The feasibility of patient accrual is evaluated at the same time. The recommended cluster size might be adjusted accordingly. Data analysis Due to the cluster structure, comparisons of different outcomes between treatment arms will be analyzed by mixed models. For endpoints with continuous values, linear mixed model may be applied. For endpoints with categorical or binary values, nonlinear mixed model or generalized estimating equations may be applied. The data will be stored and analyzed at the SAKK Coordinating Center using SAS software,
Version 9.2 of the SAS System for Windows (SAS Institute Inc., Cary, Inhibitors,research,lifescience,medical NC, USA) and the open source R statistical software package (http://www.r-project.org/).

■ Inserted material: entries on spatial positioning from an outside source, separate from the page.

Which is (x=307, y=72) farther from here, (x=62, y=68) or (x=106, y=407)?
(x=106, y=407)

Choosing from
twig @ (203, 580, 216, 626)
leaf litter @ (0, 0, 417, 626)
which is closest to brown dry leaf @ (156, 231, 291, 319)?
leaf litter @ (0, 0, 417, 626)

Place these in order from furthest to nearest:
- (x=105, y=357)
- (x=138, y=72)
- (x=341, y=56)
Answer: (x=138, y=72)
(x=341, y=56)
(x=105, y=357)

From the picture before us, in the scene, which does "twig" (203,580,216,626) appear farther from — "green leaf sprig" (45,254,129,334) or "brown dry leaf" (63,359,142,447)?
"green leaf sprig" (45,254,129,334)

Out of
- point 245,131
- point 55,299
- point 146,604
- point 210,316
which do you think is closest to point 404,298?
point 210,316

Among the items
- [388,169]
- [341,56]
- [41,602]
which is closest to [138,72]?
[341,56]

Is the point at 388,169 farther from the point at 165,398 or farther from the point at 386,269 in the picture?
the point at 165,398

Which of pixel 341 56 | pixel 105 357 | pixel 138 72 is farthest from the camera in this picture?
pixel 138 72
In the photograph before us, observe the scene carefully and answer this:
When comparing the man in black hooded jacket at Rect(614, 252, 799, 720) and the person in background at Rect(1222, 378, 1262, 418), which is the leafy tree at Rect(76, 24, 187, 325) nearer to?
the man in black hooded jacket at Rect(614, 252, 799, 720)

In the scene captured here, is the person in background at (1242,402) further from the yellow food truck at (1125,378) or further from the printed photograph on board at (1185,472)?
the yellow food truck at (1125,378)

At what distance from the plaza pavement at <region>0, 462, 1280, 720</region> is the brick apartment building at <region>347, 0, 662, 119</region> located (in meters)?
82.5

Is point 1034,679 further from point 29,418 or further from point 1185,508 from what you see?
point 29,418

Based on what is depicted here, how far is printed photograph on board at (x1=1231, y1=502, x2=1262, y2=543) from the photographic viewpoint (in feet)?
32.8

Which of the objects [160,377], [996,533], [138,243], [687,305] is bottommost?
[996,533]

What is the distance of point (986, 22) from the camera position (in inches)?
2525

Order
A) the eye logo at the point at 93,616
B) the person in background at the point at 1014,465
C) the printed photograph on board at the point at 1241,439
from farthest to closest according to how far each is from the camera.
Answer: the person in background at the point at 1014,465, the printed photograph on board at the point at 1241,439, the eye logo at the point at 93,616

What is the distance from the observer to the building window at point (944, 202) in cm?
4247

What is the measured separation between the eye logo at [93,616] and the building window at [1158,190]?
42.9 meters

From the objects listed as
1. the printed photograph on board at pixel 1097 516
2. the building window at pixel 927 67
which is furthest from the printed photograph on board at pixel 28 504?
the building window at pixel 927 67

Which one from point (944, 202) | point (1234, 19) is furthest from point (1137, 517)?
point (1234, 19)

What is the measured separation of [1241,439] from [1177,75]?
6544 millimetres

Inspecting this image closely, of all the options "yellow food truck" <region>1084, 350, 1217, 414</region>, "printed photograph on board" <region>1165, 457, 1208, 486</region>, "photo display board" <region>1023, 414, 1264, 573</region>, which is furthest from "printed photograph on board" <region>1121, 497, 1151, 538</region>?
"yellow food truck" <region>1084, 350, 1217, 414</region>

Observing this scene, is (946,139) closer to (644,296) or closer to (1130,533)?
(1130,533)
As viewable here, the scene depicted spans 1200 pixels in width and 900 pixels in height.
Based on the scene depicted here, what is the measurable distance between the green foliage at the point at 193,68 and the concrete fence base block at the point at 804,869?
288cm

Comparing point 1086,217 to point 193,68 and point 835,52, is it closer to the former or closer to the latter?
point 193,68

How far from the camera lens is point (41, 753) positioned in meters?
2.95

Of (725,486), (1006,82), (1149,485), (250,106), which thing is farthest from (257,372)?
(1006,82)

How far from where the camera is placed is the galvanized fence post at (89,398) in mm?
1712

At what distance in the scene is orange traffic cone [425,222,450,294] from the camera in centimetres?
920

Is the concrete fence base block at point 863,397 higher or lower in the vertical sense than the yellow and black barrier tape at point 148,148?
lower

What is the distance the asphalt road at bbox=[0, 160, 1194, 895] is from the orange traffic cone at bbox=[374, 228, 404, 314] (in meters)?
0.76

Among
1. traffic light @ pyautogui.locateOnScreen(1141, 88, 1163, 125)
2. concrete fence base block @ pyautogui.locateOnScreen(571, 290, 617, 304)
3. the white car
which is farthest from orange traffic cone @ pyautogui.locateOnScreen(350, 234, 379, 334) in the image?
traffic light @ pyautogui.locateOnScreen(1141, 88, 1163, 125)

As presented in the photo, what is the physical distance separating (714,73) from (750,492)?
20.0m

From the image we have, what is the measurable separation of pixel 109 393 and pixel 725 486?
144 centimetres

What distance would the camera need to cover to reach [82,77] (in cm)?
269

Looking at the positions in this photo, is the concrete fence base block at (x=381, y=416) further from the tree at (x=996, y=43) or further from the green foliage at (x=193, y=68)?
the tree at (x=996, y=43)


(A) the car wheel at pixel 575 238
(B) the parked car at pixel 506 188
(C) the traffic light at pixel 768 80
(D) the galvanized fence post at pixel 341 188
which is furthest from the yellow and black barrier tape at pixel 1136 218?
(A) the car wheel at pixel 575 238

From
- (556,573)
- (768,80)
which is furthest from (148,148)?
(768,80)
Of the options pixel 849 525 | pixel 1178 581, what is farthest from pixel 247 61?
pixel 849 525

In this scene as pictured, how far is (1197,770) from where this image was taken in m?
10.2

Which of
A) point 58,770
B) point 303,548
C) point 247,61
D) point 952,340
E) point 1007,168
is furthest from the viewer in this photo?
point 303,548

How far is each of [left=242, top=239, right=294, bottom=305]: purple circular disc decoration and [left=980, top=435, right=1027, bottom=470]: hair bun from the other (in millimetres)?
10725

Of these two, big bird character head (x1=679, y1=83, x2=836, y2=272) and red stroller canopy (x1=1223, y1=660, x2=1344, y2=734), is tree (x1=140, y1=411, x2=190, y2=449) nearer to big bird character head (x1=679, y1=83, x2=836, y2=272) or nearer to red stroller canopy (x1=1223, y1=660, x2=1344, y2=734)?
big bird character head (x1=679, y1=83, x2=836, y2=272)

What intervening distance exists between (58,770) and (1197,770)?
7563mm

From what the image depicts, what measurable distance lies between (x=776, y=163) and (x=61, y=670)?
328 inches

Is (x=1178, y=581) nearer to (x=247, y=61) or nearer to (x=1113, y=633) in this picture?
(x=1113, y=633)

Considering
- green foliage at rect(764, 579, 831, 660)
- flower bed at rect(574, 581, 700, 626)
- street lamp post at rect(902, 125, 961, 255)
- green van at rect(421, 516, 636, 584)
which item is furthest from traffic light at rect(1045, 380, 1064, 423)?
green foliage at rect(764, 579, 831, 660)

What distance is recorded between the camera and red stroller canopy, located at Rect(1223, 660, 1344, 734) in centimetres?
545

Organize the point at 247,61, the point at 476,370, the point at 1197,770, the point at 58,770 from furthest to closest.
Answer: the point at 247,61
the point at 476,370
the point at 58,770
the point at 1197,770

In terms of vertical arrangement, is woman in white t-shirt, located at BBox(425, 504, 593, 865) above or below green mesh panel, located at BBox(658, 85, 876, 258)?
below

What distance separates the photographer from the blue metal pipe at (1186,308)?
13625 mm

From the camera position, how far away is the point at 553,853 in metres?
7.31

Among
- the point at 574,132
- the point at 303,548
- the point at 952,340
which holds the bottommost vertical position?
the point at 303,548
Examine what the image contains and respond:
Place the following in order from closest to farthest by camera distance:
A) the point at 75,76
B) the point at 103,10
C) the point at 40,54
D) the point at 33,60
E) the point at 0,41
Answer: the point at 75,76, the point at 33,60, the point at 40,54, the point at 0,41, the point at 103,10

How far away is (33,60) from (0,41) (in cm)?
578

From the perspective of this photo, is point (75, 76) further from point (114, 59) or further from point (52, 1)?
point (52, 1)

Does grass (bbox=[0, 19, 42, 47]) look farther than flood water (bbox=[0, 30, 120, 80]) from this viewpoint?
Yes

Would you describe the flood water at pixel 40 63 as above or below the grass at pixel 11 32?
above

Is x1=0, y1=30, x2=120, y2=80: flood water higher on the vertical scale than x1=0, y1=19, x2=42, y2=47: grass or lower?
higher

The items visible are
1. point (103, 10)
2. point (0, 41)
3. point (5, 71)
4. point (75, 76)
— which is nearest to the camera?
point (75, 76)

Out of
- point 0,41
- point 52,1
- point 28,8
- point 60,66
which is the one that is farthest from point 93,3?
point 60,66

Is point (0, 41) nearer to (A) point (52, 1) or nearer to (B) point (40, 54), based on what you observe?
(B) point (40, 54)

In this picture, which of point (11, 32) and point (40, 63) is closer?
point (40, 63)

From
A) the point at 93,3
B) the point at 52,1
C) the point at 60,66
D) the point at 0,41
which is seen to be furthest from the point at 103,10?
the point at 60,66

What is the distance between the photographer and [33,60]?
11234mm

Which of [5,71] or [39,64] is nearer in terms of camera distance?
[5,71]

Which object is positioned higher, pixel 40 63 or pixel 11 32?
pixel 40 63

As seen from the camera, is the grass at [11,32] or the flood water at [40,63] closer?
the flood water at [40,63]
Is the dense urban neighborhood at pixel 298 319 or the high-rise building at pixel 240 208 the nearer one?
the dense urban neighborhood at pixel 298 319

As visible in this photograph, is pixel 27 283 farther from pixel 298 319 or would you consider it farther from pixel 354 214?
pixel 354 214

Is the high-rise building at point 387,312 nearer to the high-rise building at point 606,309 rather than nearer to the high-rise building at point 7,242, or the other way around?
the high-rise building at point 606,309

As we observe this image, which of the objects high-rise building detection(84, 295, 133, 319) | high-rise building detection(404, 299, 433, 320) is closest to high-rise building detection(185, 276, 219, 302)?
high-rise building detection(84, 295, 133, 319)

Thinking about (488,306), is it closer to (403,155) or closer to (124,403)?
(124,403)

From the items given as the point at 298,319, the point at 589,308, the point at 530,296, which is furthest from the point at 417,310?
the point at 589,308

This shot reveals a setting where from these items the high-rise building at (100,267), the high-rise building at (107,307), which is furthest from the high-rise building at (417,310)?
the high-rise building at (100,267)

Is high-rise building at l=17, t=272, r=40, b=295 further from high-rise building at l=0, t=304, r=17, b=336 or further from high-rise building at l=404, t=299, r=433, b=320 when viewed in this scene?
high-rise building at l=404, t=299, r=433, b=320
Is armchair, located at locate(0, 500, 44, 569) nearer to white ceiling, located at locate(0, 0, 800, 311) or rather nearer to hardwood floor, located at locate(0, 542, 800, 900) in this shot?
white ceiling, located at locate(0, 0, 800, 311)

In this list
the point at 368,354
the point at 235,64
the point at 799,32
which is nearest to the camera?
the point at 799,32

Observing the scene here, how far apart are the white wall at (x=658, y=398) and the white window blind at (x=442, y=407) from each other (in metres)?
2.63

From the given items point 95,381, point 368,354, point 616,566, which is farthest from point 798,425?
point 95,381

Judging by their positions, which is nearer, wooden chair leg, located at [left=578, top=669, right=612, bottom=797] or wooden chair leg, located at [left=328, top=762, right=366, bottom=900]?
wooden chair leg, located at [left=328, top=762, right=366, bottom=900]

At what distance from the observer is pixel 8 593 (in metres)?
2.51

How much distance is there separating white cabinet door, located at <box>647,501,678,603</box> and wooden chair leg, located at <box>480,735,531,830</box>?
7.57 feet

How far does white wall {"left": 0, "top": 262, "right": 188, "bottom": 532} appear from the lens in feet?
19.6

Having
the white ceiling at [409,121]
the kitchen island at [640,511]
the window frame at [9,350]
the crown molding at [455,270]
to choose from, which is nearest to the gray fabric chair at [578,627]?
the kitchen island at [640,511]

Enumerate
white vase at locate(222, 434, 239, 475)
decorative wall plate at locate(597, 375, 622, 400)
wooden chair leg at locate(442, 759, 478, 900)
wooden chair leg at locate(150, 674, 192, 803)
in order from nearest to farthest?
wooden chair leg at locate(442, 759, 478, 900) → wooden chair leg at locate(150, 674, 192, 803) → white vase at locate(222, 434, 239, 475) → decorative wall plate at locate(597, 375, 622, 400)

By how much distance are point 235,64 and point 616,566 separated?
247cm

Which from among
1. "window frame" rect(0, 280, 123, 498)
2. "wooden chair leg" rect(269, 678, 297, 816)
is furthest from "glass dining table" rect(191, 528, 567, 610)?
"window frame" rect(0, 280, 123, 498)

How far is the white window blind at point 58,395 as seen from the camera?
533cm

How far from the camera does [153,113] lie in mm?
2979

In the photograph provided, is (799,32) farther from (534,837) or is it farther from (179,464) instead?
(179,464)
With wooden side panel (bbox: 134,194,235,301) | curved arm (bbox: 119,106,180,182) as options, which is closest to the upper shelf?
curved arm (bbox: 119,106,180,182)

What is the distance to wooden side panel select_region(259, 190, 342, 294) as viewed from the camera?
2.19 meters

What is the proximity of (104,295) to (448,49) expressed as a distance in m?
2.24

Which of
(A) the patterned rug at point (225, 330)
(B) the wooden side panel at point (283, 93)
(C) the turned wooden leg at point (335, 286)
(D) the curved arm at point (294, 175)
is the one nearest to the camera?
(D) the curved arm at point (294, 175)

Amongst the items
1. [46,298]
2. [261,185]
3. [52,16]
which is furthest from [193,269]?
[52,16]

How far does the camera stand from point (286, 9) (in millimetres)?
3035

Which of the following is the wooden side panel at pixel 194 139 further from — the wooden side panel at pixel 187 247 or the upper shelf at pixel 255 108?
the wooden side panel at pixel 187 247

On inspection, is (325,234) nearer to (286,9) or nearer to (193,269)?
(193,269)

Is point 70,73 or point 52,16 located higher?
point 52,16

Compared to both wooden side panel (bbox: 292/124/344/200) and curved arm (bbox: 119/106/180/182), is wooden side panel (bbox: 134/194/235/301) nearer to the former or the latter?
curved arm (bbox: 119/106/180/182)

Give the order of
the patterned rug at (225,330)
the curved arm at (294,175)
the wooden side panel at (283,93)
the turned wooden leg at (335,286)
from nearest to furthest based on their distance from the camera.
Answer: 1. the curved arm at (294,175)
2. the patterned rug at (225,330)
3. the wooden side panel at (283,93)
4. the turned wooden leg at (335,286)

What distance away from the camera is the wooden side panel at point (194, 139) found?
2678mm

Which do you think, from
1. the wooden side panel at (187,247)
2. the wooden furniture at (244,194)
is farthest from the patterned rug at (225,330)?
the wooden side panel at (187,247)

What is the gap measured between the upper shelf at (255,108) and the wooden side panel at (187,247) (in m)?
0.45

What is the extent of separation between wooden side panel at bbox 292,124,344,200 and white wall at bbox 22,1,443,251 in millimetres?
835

All statistical tests will be done two-sided at a significance level of 0.05. P-values will be corrected for multiple testing
where appropriate. Descriptive statistics will be done by median and range for continuous variables. Categorical data will be reported using absolute and relative frequencies. For the primary Inhibitors,research,lifescience,medical endpoint, selected influential Inhibitors,research,lifescience,medical variables (education, tumor type, predominant symptom, anxiety, complexity, hospitalisations) and the baseline G-QoL value will be included in the analysis model as covariates. For the primary analysis, only evaluable patients will be used. As a sensitivity analysis, non-evaluable patients will be included Inhibitors,research,lifescience,medical if possible. For instance, the difference between baseline and 3weeks will be analyzed including patients who are evaluable at week 3 but non-evaluable at week 6. Several pre-defined subgroup analyses are foreseen: The difference in G-QoL will be compared between both arms in sub-groups of patients having a) a tumor size response (SD, PR, CR) or not (PD), b) basic education or additional education c) one of the main tumor types defined as LY317615 research buy composing>= 20% of the evaluable Inhibitors,research,lifescience,medical study patients. d) a predominant symptom, if composing>= 20% of the evaluable study patients (expected based on symptom epidemiology data: pain, anorexia and/or fatigue [both through predominant vs. other symptoms or alone vs. other
symptoms], anxiety and/or depression [both predominant vs. other symptoms or alone vs. other symptoms], nausea, shortness of breath). e) anxiety <6/10 or>=6/10 f) complexity less than 3 symptoms above threshold vs. >=3 symptoms above threshold (fatigue and anorexia>=9/10, other symptoms>=6/10). All subgroup analyses will include baseline G-QoL as covariate. The study population will be described separately by institution (study center)-, oncologist-, and patient-related factors. The study center will be described with regards to actual procedures of symptom and syndrome assessment at the participating institution and local available interventions for multidimensional symptom and syndrome management.